IRON MOUNTAIN — In 30-plus years as a wildlife rehabilitator, Phyllis Carlson has had only three snowy owls.

One was in such rough shape it died before she got it to her Quinnesec home. Another, a male, was so emaciated she set it up in her office rather than one of the outdoor cages. It would watch her, curious, as she worked. Snowy owls usually have little past interaction with humans — some young birds may never have seen a person on their nesting grounds in the arctic — so often show little fear.

That owl, which she dubbed Uller after the Norse god of winter and the hunt, did survive to be released. It was a success story she’d feared she’d not get to repeat — until recently.

Carlson took in a female snowy owl that had been “getting herself into some risky situations” in Norway, including coming dangerously close to traffic, according to the Daily News of Iron Mountain.
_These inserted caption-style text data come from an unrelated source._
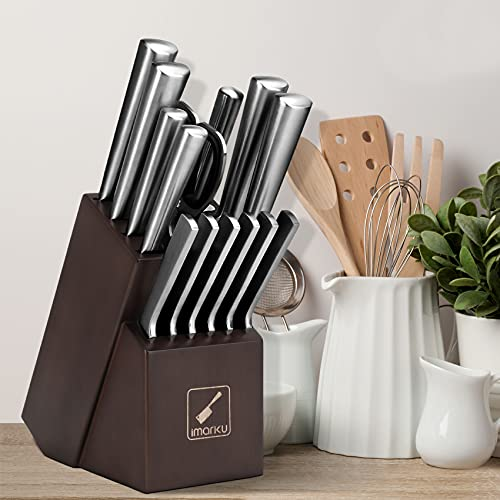 Knife Set with Block, imarku 15 Pieces Kitchen Knife Sets, German Stainless Steel Chef Knife Block Set with Sharpener, Silver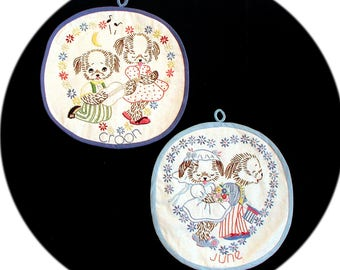 1920's Antique June and Croon Pot Holders Embroidered Puppies Dogs Peck N Swoon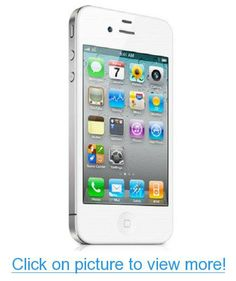 Apple iPhone 4 8GB (White) - AT$T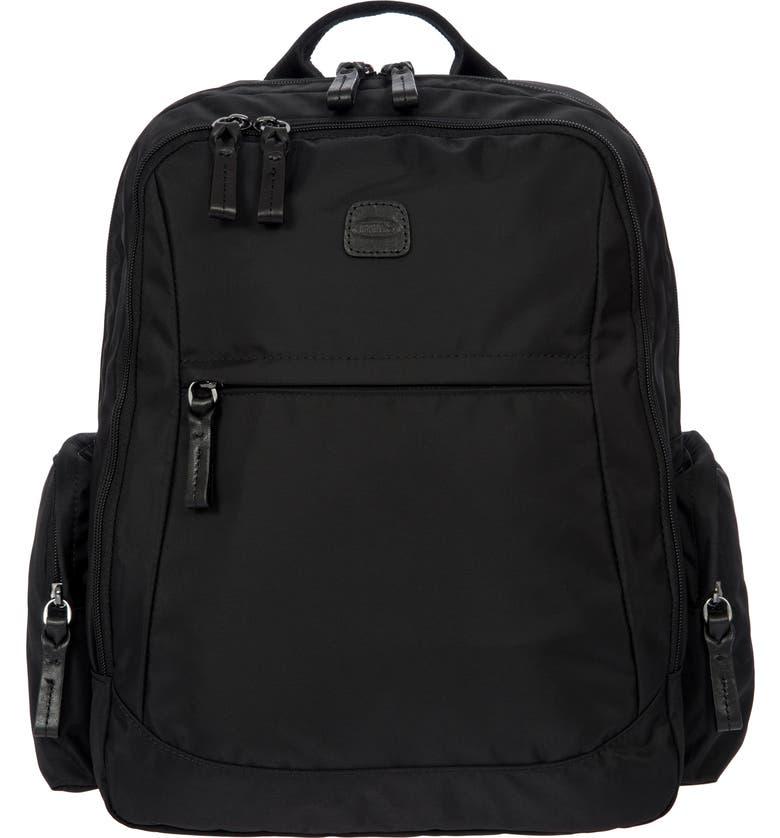 BRIC'S X-Travel Nomad Backpack, Main, color, BLACK/ BLACK
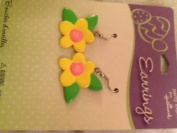 Bright Yellow Flower Earrings Hallmark Party Express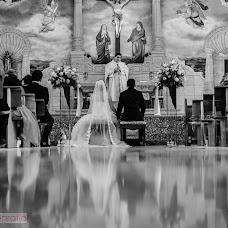 Wedding photographer Miguel Salas (miguelsalas). Photo of 11.07.2016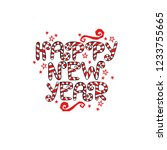happy new year. lettering. font ... | Shutterstock .eps vector #1233755665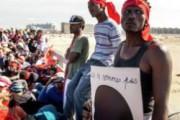 Эстония: торговля с Африкой — решение проблемы беженцев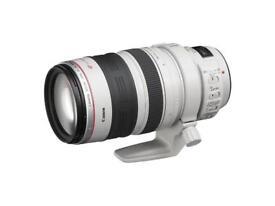 canon ef 28-300mm l lens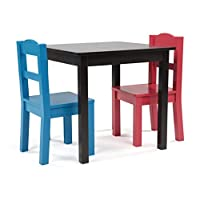 Tot Tutors TC756 Table and Chair, 3-Piece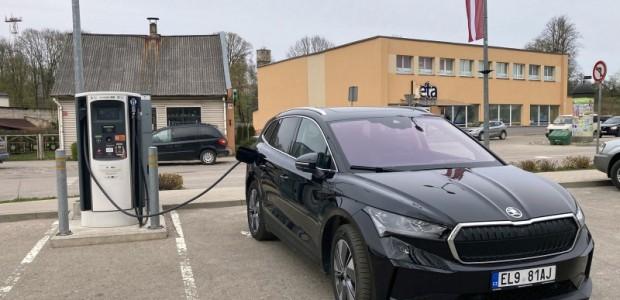 """Varbūt būsit pārsteigti, bet """"Volkswagen"""" grupas, kurā ietilpst arī čehu autoražotājs """"Škoda"""", pieredze elektroautomobiļu izstrādē aizsākās jau aizgājušā gadsimta 70-jos..."""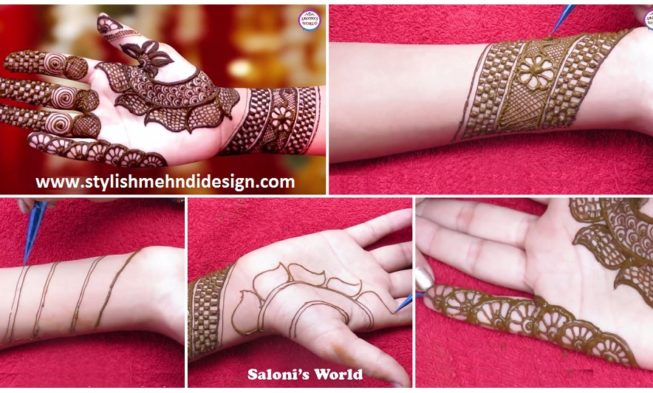 Arabic Mehndi Designs For Hand : Latest mehndi designs for hands arabic henna tattoo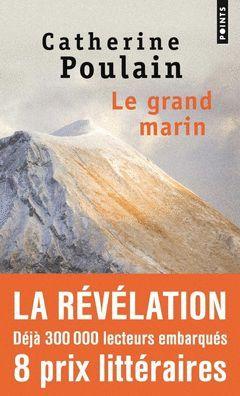 LE GRAND MARIN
Most snowy owls that venture south in winter are young birds, hatchlings from the previous summer. When lemmings and other prey are abundant, snowy owls take advantage by upping the number of nestlings they raise, generating a wave of youngsters that strain local resources, leading them to disperse to find better hunting grounds.

Snowy owls normally are the heaviest of their kind in North America. But when these birds arrive here, they’ve flown a long way from the tundra, using up whatever reserves they might have from summer. They’re often thin, desperate to find food yet still developing their hunting skills in unfamiliar settings. A number of these young owls won’t be around to make the trip back north. Of the four snowy owl calls the Chocolay Raptor Center received this winter, three were dead by the time they arrived, Carlson said.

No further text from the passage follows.